00:00Dans sa dernière dépêche publiée le 9 février 2026 sur la perception de la transparence électorale en Afrique,
00:05Afrobarométer met en lumière les fragilités des processus démocratiques sur le continent.
00:10L'enquête menée en 2024-2025 dans 38 pays africains révèle qu'au Gabon,
00:1437% des personnes interrogées disent avoir eu quelque peu ou beaucoup peur d'être victime d'intimidation politique ou
00:20de violence durant la dernière campagne électorale.
00:22Un niveau de crainte sensiblement supérieur à la moyenne continentale estimé à 18% qui interroge sur le climat politique
00:29entourant les scrutins dans le pays.
00:31Les données comparatives du tableau Afrobarométer situent le Gabon parmi les pays où cette peur est la plus élevée.
00:37Avec 37%, le pays se rapproche de la Guinée et du Malawi et dépasse nettement des États comme le Sénégal,
00:43le Ghana ou encore le Botswana.
00:45A l'autre extrémité du classement, le Maroc et Maurice apparaissent comme des environnements électoraux perçus comme largement apaisés.
00:53Cette position du Gabon souligne un décalage entre l'organisation formelle des élections et le ressenti réel des électeurs.
01:00La question posée aux répondants est explicite.

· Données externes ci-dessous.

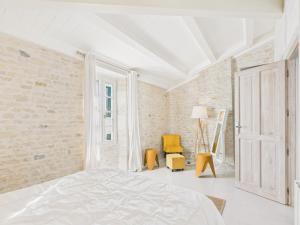 Charmante maison pour 8 à 800 m de la plage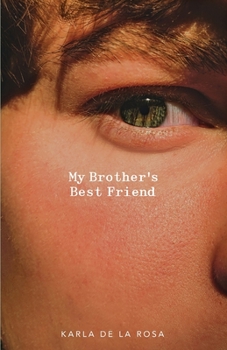 Paperback My Brother's Best Friend Book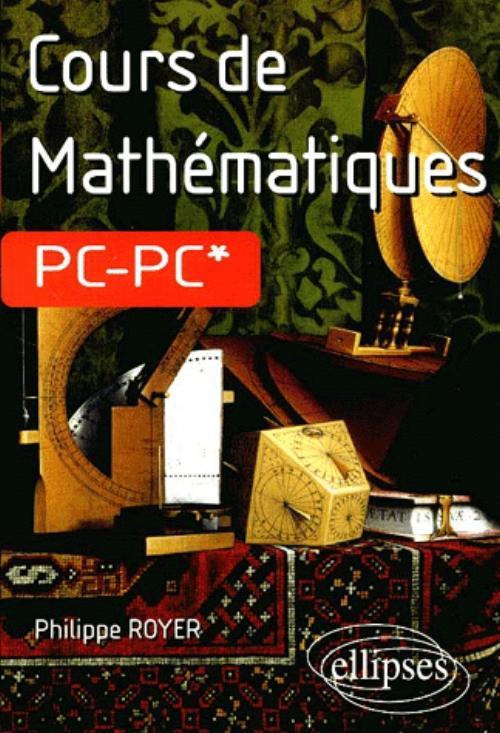 Cours de Math�matiques PC-PC*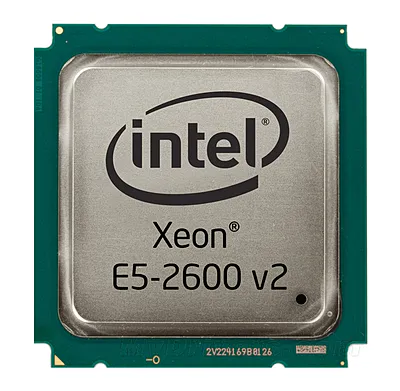 88P5680 - IBM 2.00GHz 400MHz FSB 2MB L2 Cache Socket 603 Intel Xeon MP 7110N 1-Core Processor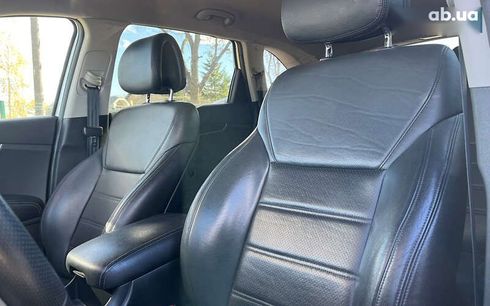 Kia Sorento 2015 - фото 17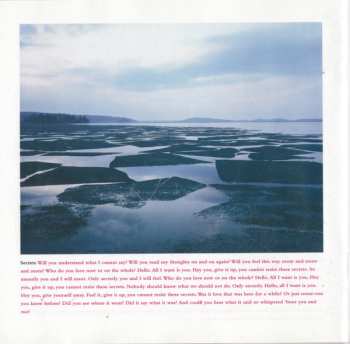 CD The Crash: Wildlife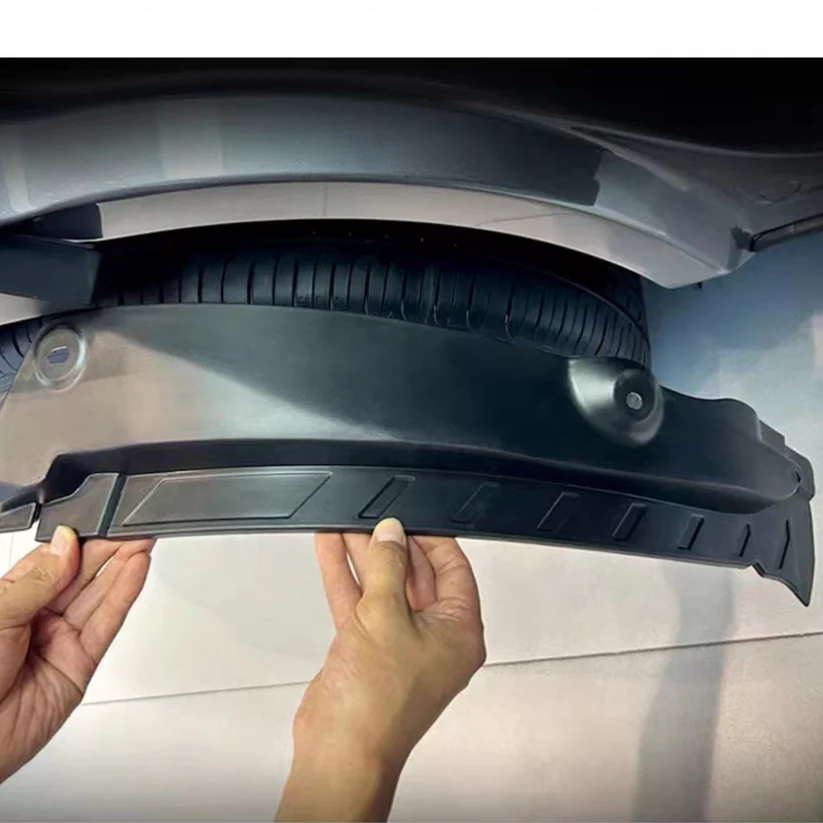 For BYD SEALION 6/Seal U Mudflaps Splash Guards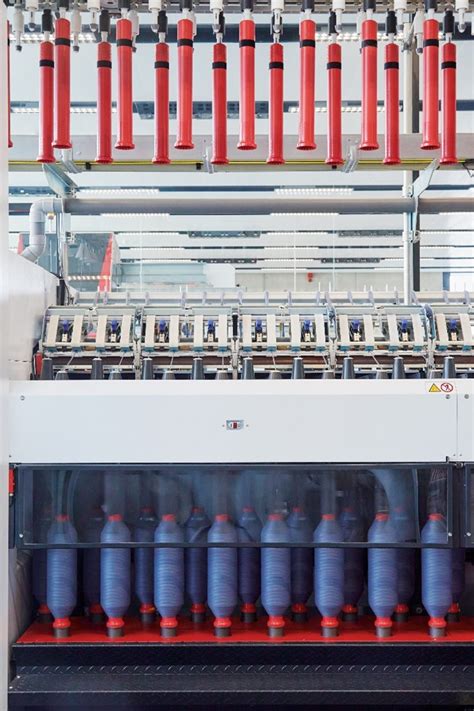 Image result for Ring Spinning Process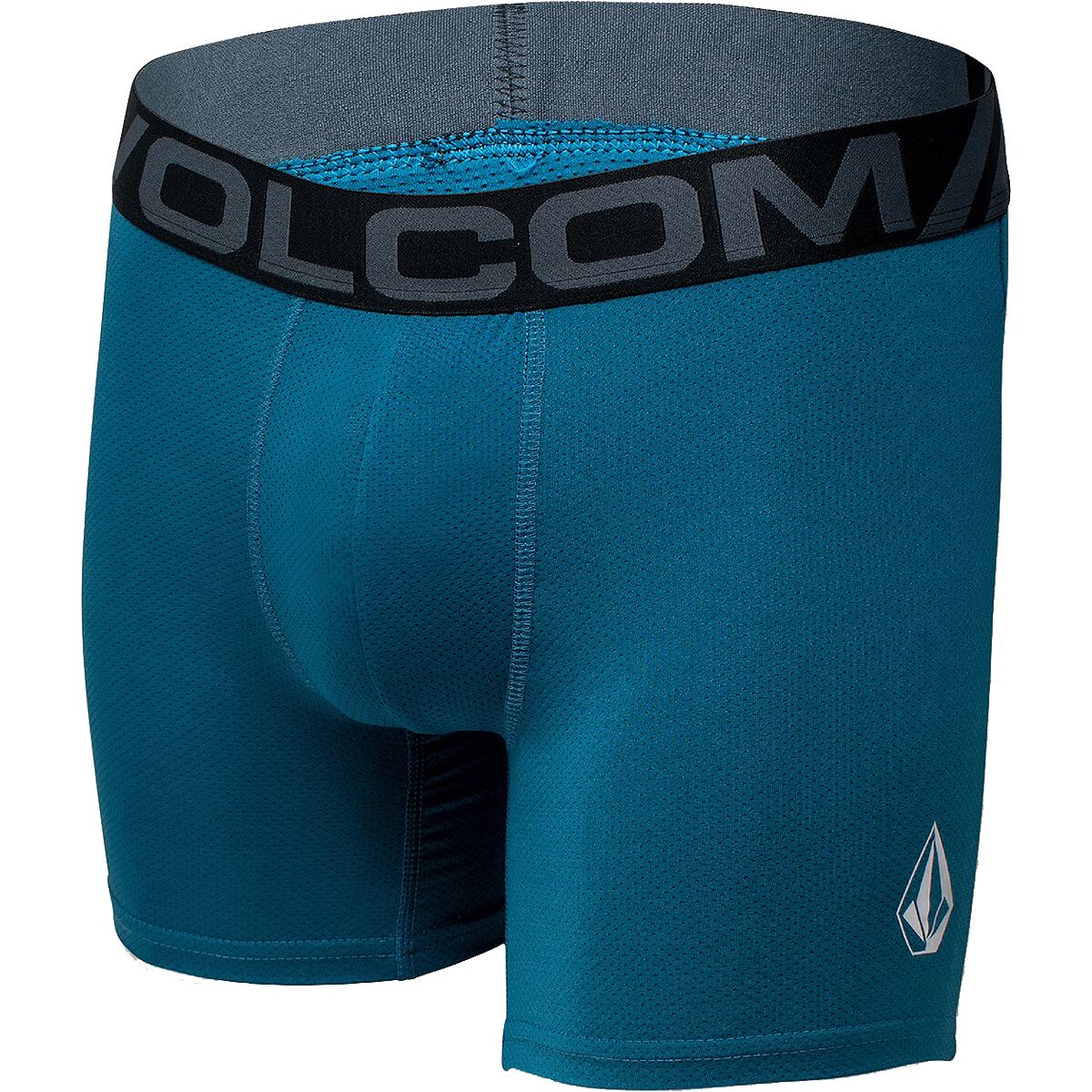 Volcom Mesh Boxer Brief - 3-Pack - Men's - Men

01:02Au cours de la dernière campagne électorale des élections nationales,
01:05à quel degré avez-vous eu peur d'être victime d'intimidation politique ou de violence ?
01:09Le fait que plus d'un tiers des Gabonais expriment cette crainte révèle une insécurité politique ressentie.
01:15Susceptive de peser sur la participation électorale et la liberté de choix.
01:20Afrobarométer rappelle que voter sans peur constitue un pilier fondamental d'élections crédibles et inclusives.
01:26A l'échelle africaine, l'étude souligne pourtant un attachement massif au principe électoral.
01:30De nombreuses transitions pacifiques récentes, notamment au Ghana, au Sénégal, au Libéria ou à Maurice,
01:36démontrent que des élections apaisées restent possibles.
01:38Mais le Gabon, à l'instar d'autres pays d'Afrique centrale,
01:41peine encore à dissiper la perception de risques liés à l'intimidation et à la violence politique.